Large lecture classes: Student feedback shows that small group work is useful for challenging and deepening their understandings through engagement with other students. Active learning strategies should be planned with clear directions and streamlined into course content and not added as extra activity to ensure that students have sufficient time to engage and debrief their experiences. Read more Yazedjian & Kolkhorst (2007).
E-learning requires students to actively participate and to engage with high levels of discipline, control and motivation. Various activities and tools like simulations, group research projects, discussion forums, chat and group functions and wikis can encourage students to engage and reflect on their learning. As students will develop independent learning behavior over time, a full range of e-learning tools is best introduced incrementally to ensure students are better prepared to engage more fully and actively. Read more Cullen & Harris (2009).
What you should think about when implementing Active and Self-directed learning in your teaching
Answer Yes to these
Teaching philosophy: I believe in student-centred learning. I think about the contribution I am making to the development of students skills and capabilities for their future professional lives.
Pedagogies: Active and self-directed learning approaches which characteristically emphasize constructivist learning suit my teaching.
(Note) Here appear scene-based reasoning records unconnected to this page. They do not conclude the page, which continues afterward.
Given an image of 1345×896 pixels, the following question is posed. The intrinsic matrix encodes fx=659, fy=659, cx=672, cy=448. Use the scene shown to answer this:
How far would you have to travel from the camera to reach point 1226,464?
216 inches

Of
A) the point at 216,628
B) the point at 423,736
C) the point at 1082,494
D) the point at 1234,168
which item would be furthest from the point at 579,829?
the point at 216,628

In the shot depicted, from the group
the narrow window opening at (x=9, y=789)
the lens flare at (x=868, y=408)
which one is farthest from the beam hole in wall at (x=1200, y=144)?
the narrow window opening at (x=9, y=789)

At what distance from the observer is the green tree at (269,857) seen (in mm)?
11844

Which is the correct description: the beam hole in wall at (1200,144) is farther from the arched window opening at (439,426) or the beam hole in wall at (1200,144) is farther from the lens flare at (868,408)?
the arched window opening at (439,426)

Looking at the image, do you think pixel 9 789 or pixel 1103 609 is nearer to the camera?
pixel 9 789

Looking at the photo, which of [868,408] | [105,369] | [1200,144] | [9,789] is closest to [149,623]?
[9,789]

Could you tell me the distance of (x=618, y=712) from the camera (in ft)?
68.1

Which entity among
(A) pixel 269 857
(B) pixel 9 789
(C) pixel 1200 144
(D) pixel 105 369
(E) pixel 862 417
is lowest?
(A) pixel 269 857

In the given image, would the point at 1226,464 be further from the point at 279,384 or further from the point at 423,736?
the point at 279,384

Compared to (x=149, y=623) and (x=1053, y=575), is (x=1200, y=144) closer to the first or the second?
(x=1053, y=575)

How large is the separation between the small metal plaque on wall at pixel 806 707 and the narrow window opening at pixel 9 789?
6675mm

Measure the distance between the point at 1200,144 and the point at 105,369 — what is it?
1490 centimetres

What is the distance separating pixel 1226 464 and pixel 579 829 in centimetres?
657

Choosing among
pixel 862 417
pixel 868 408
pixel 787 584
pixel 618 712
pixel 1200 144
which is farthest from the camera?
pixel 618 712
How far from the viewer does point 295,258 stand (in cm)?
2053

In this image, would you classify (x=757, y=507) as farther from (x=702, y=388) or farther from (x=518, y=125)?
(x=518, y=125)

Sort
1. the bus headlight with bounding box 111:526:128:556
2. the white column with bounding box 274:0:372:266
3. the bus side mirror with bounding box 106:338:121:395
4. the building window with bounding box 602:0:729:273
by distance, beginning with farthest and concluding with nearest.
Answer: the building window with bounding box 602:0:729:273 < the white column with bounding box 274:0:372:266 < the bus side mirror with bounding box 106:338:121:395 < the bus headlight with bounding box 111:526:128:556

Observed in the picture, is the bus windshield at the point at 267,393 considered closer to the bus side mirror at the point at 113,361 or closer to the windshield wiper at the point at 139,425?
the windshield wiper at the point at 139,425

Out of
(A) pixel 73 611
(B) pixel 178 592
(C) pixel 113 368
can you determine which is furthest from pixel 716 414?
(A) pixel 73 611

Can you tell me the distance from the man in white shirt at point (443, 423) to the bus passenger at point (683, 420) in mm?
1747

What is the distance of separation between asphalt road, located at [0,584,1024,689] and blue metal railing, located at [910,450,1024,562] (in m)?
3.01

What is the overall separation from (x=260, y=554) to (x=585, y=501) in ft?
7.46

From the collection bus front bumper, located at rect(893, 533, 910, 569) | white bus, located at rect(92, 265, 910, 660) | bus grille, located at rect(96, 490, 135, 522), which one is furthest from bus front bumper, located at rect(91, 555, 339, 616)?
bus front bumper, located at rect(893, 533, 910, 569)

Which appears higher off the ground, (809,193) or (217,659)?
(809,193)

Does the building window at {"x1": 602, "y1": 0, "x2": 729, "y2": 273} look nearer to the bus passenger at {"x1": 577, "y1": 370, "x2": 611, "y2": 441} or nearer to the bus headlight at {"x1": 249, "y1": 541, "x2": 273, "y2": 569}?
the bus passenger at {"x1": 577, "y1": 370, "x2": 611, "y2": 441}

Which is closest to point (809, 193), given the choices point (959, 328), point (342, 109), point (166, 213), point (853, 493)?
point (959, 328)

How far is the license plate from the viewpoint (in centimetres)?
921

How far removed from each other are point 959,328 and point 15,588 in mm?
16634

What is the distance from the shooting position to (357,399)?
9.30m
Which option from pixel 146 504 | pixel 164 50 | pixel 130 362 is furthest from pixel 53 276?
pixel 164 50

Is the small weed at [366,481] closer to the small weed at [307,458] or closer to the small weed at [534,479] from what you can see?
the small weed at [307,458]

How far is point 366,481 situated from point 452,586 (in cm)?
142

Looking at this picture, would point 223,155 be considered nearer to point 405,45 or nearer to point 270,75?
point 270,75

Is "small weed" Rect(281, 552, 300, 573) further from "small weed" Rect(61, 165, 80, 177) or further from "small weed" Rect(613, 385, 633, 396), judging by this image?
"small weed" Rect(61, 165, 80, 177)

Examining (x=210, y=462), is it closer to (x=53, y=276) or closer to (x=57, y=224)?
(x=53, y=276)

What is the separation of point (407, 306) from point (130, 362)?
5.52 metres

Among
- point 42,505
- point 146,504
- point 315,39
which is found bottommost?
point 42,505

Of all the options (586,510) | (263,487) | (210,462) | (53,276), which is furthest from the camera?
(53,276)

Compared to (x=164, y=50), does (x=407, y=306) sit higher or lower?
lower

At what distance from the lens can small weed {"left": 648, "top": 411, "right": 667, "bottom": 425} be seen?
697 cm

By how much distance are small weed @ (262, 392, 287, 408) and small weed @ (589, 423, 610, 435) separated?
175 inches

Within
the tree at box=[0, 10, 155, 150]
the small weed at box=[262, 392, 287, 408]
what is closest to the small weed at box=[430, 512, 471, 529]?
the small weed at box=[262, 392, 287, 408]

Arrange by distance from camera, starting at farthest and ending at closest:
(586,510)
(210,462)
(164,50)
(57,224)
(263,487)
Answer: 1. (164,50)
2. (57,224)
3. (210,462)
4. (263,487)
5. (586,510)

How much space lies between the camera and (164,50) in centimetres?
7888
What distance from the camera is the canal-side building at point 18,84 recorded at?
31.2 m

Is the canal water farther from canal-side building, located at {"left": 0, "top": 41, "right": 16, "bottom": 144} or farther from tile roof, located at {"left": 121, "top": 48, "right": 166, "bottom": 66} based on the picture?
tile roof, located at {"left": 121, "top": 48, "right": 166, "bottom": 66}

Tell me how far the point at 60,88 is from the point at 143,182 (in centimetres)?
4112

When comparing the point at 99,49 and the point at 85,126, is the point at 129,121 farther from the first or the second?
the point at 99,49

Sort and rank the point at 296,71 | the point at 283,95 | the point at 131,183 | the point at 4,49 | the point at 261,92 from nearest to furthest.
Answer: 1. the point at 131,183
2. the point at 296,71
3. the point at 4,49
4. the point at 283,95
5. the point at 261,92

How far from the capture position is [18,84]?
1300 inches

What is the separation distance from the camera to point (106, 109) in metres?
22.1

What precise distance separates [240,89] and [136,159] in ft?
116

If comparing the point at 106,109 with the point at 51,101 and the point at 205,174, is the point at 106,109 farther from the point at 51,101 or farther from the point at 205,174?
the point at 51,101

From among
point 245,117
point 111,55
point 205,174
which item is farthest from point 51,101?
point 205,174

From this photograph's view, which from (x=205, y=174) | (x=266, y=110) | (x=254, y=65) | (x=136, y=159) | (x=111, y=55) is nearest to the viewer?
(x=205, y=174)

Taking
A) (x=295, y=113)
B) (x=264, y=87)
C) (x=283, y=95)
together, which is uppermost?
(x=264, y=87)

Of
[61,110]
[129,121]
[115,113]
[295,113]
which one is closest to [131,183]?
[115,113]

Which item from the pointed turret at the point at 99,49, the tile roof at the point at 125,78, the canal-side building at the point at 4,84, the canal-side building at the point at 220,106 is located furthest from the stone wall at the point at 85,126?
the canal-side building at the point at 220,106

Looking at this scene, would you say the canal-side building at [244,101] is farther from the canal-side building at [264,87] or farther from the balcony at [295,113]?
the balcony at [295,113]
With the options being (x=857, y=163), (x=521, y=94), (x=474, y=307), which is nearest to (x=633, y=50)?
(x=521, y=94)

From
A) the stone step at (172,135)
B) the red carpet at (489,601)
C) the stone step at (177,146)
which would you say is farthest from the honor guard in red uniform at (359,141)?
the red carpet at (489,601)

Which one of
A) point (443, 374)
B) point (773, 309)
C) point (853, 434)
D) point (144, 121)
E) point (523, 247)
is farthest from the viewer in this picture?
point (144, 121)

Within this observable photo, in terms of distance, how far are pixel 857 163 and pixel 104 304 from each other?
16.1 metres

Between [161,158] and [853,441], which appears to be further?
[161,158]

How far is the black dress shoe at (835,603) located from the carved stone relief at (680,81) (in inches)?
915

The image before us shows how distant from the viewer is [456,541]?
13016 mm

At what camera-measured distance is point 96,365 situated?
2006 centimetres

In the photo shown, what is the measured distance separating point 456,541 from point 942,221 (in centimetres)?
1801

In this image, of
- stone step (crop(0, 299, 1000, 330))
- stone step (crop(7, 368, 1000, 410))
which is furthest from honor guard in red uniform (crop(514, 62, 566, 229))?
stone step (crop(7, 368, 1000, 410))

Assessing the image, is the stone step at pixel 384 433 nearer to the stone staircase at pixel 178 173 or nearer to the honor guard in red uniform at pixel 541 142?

Curriculum: There are specific learning outcomes I wish my students to have in my course.
Tools for learning: I can motivate my students to adopt active and self-directed learning strategies. I can incorporate active and self-directed learning into my course.
Commitment: I can identify an ‘active or self-directed learning’ champion who will support innovative practice.
Why is it important?
The aims of higher education are many but importantly include that students undergo conceptual change in their thinking and understanding of self as well as acquire disciplinary information and content (Biggs, 2003).
Learning is not a spectator activity. Learning is more effective when students are actively involved and they have opportunities to talk about, write about and apply what they have learnt to their daily lives (Chickering & Gamson, 1987). Students should therefore ideally be supported in their learning to actively engage in higher level cognitive processes such as relating, applying and theorizing so that they can construct new knowledge and make what they learn a part of themselves (Biggs. 2003; Chickering & Gamson, 1987).
Learning in higher education is also about encouraging students to be self-directed so that they can determine their own learning needs, set learning goals, take action to meet necessary requirements and evaluate their work for both their immediate responsibilities as students and future circumstances as professionals (Biggs, 2003).
What is it and how does it support learning? What does recent research say?
Active learning can involve active participation in a planned activity, an analysis of and reflection on what has been experienced and learnt, and the application of principles that have been learned in real life situations (Smart & Csapo, 2007).
Also referred to in the literature as interactive instruction, experiential learning, or “learning by doing” (Smart & Csapo, 2007), common forms of active learning include collaborative, cooperative and problem-based learning (Prince, 2004).
There is broad support in the literature for the effectiveness of active learning approaches (Prince, 2004). Active learning can enhance student interest and motivation, increase student responsibility for learning as well as foster the development of important professional and interpersonal capabilities (Nicol & Macfarlane, 2006, Prince, 2004).
By modeling study skills and ‘how to learn’ strategies such as time and space management along with providing guidance in specific academic skills such as reading, note-taking and writing, academics and teachers can support students to develop independence as learners (Biggs, 2003). Formative assessment approaches that incorporate feedback from a range of sources, including peers, self and teachers can help students to regulate their thinking, motivation and behavior during learning (Nicol & Macfarlane-Dick, 2006).
As well as citing instructions for designing embedded self-regulatory support for students in courses (Ley & Young, 2001), recent research shows that problem-based learning (Hung, 2009) and e-learning environments (Vovides, Sanchez-Alonso, Mitropoulou & Nickmans, 2007) can, when appropriately implemented, effectively support the development of self-directed learning abilities.